Insurance Capital Markets Research (ICMR), an independent research and analytics firm specialising in insurance capital markets, has introduced an enhancement to its investor reporting for the Lloyd’s market.
The company has developed a capability to monitor the monthly Net Asset Value (NAV) delta across the Lloyd’s market as a whole, offering investors an additional benchmark alongside ICMR’s existing portfolio-specific independent NAV reporting services.
The methodology is built on the NAV framework ICMR applies for a range of fund clients with exposure to Lloyd’s syndicate portfolios.
The approach distributes published annual results across the relevant earning months over a twenty-year period, with adjustments made for significant claims and investment-related events at the time they occurred. ICMR states that the methodology is subject to detailed backtesting against reported annual Lloyd’s pro forma outcomes to support robustness and consistency.
ICMR also incorporates its relative performance AI model, ICMR.Insight, which produces forward-looking probabilistic outputs. The firm explains that combining reconstructed historical performance with forward-looking modelling allows for both retrospective validation and reasonableness testing of forecasts within its framework.
According to ICMR, the new capability is intended to give investors more timely visibility when assessing portfolio performance and to assist in shaping early considerations for 2027 commitments. It is positioned as part of the company’s wider effort to improve understanding of Lloyd’s for the investment community, building on the 2021 launch of the RISX equity index, which provides a listed-equity-style representation of Lloyd’s under the tickers “RISX” and “RISXNTR”.
ICMR co-founders Markus Gesmann and Quentin Moore, both former heads of analysis and research at Lloyd’s, emphasised the value of improved reporting tools for institutional investors.

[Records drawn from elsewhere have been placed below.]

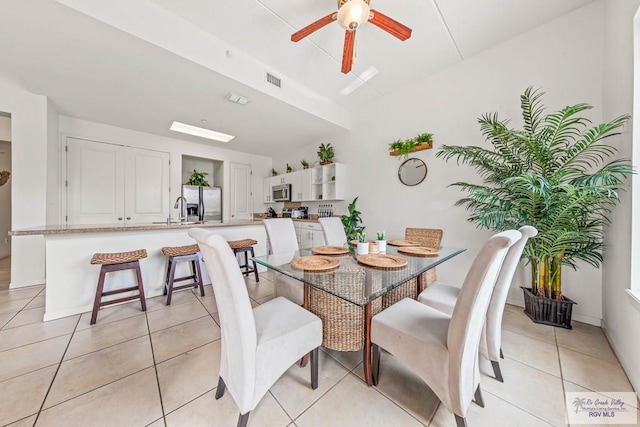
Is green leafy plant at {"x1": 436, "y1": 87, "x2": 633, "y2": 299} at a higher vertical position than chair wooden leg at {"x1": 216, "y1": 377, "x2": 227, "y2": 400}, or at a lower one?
higher

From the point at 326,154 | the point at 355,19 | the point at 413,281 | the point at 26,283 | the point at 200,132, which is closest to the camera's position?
the point at 355,19

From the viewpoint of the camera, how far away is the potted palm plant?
178 cm

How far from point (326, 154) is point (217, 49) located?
2514 millimetres

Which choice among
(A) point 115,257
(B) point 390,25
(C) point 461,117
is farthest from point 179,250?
(C) point 461,117

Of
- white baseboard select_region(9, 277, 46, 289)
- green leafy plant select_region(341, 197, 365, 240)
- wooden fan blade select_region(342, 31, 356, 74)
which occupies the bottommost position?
white baseboard select_region(9, 277, 46, 289)

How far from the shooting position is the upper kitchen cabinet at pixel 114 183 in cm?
371

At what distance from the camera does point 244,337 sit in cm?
99

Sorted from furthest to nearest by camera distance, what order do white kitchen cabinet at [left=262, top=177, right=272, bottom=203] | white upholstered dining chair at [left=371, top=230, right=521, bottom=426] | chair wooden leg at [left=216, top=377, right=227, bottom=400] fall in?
white kitchen cabinet at [left=262, top=177, right=272, bottom=203]
chair wooden leg at [left=216, top=377, right=227, bottom=400]
white upholstered dining chair at [left=371, top=230, right=521, bottom=426]

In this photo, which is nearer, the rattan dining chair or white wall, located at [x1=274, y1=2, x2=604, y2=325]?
the rattan dining chair

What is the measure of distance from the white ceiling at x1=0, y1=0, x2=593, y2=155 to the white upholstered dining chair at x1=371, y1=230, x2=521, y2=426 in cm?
240

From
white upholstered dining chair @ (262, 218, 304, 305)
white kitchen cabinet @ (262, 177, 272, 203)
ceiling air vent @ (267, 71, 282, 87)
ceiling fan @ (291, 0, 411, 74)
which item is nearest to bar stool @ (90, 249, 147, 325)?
white upholstered dining chair @ (262, 218, 304, 305)

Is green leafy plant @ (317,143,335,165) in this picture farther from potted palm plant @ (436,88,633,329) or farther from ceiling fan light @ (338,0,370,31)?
ceiling fan light @ (338,0,370,31)

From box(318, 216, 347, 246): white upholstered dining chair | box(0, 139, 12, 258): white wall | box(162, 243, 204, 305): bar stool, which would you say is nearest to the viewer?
box(162, 243, 204, 305): bar stool

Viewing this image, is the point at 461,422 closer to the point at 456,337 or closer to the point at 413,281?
the point at 456,337
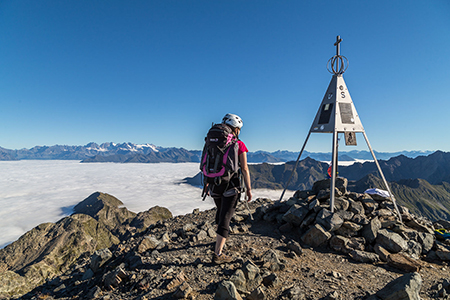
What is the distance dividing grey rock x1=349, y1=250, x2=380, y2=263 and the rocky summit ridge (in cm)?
3

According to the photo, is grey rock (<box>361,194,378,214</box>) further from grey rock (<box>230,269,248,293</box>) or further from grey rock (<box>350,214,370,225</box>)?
grey rock (<box>230,269,248,293</box>)

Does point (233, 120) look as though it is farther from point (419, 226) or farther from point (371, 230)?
point (419, 226)

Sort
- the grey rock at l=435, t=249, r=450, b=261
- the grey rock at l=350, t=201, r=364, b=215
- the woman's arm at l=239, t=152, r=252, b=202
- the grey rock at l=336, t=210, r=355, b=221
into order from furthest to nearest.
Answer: the grey rock at l=350, t=201, r=364, b=215 → the grey rock at l=336, t=210, r=355, b=221 → the grey rock at l=435, t=249, r=450, b=261 → the woman's arm at l=239, t=152, r=252, b=202

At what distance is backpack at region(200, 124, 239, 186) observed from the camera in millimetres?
5156

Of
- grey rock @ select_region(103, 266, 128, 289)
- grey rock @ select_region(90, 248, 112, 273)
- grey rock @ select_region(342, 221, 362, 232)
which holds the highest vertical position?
grey rock @ select_region(342, 221, 362, 232)

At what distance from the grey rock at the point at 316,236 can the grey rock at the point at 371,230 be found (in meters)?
1.33

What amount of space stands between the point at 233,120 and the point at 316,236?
16.1ft

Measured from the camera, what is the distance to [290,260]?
6031mm

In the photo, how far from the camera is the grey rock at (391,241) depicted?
6.61 meters

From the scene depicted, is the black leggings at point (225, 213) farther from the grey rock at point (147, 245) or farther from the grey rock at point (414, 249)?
the grey rock at point (414, 249)

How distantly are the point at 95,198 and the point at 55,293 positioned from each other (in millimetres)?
209452

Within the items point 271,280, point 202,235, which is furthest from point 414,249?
point 202,235

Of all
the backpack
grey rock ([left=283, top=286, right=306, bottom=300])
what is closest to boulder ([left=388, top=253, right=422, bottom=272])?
grey rock ([left=283, top=286, right=306, bottom=300])

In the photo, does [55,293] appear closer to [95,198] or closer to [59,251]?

Moore said: “Lloyd’s remains the ‘Goldilocks’ of diversifying insurance investments, a compelling balance where correlation runs not too hot and not too cold. However, the temperature difference between varying insurance investments is highly nuanced. With our monthly NAV reporting, combined with our daily RISX equity index, we are bringing capital market transparency to Lloyd’s, ensuring investors have the precise tools needed to allocate capital efficiently and capitalise on this asset class.”
Gesmann commented: “As we approach the half-year mark, having access to timely, accurate reporting is a game-changer for mid-year portfolio valuations and planning for the 2027 year of account. For the first time, the market does not have to guess.”